The buzzer pages are reachable on both the LAN and the tunnel — teams on Wi-Fi at the venue can hit http://<host>:4333/buzz/1, and remote teams hit the public hostname. What's not exposed through the tunnel is the operator side: /, /battle, /media/*, and /api/reset all return 404 when the request comes in via the public hostname, so attendees can't reach the operator UI or clear the winner.
The same endpoints power the buzzer pages, the operator UI, and any external scripting you want to do.
| Method | Path | Purpose |
|---|---|---|
| POST | /api/press |
Register a buzzer press. Body {team: 1|2} or ?team=. Returns {accepted, winner} — fire-and-forget is fine. |
| POST | /api/reset |
Clear the winner, accept presses again. (Operator-only; not exposed through the tunnel.) |
| POST | /api/score |
Adjust a team's score. Body {team: 1|2, delta: <int>}. Operator-only. |
| POST | /api/score/reset |
Zero both scores. Operator-only. |
| GET | /api/state |
{winner, scores: {"1": N, "2": M}}. Polled by the browser. |
| GET | /api/health |
Liveness probe. |
curl -X POST http://<host>:4333/api/press -H 'content-type: application/json' -d '{"team":1}'
curl -X POST 'http://<host>:4333/api/press?team=2' # query form
curl -X POST http://<host>:4333/api/resetscripts/buzzer.py is a stdlib-only CLI for exercising the backend without a phone or a browser. Run it against a running stack:
# Browser-side: poll /api/state and print every change.
# Add --auto-reset to also POST /api/reset after each new winner (operator behaviour).
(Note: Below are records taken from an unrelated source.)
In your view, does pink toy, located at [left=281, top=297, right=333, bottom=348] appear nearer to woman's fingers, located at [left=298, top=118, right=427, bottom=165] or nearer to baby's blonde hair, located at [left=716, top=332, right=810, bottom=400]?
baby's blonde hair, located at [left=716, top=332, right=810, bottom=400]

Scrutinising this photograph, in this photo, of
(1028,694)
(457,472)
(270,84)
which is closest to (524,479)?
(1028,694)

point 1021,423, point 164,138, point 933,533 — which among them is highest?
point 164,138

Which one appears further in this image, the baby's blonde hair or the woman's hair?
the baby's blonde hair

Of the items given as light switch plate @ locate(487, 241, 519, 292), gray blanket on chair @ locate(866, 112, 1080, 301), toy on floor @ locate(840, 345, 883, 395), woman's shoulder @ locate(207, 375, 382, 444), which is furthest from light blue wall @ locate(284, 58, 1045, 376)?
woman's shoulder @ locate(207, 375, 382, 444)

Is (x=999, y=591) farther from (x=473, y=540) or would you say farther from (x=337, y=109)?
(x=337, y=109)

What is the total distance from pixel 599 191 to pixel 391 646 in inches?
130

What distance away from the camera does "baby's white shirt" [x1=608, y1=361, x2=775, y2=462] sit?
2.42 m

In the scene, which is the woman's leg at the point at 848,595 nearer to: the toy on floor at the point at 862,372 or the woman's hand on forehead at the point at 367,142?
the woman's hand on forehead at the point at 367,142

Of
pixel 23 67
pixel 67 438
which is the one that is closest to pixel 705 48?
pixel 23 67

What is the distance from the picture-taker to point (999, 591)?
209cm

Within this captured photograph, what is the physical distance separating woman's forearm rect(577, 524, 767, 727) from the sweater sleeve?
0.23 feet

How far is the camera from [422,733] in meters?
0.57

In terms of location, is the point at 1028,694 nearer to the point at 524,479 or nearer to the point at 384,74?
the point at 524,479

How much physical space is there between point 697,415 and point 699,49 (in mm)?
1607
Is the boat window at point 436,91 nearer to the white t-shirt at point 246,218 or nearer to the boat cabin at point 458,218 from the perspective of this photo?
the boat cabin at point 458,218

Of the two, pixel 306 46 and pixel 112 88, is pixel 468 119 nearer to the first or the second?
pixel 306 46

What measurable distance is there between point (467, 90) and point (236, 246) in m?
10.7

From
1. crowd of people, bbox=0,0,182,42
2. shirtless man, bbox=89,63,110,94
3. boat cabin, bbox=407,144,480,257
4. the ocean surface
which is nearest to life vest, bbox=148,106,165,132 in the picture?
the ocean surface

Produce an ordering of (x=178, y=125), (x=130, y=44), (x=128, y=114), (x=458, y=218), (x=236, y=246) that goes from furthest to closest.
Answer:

python3 scripts/buzzer.py watch
python3 scripts/buzzer.py watch --auto-reset 2
# Buzzer-side: fire a press.
python3 scripts/buzzer.py press 1
python3 scripts/buzzer.py press 2
# Operator-side: clear the winner / inspect state.
python3 scripts/buzzer.py reset
python3 scripts/buzzer.py state
# End-to-end: simulate N rounds (two teams race, then reset).
python3 scripts/buzzer.py demo --rounds 5
# Point it at a remote host:
python3 scripts/buzzer.py --base http://192.168.1.42:4333 press 1Smoke test in two terminals: run watch --auto-reset 1 in one, fire press 1 / press 2 from the other and watch each WINNER and RESET appear. Use python3 scripts/buzzer.py --help (or <subcommand> --help) for full options.
This app is not hardened. It's designed to run for the duration of a single quiz event (typically ~30 minutes), on a trusted LAN with a small Cloudflare tunnel for the phone buzzer pages. Specifically:
- No authentication anywhere. Anyone on the LAN can hit the operator UI; anyone who knows the tunnel hostname can press the buzzers.
- The host-based split between LAN and tunnel (see Phone-as-buzzer above) is a convenience gate, not a security boundary — a knowledgeable attacker could spoof the
Hostheader. - The backend has no rate limiting; a malicious client can spam
/api/pressuntil the operator resets.
If you need any of that to be different, this isn't the right starting point.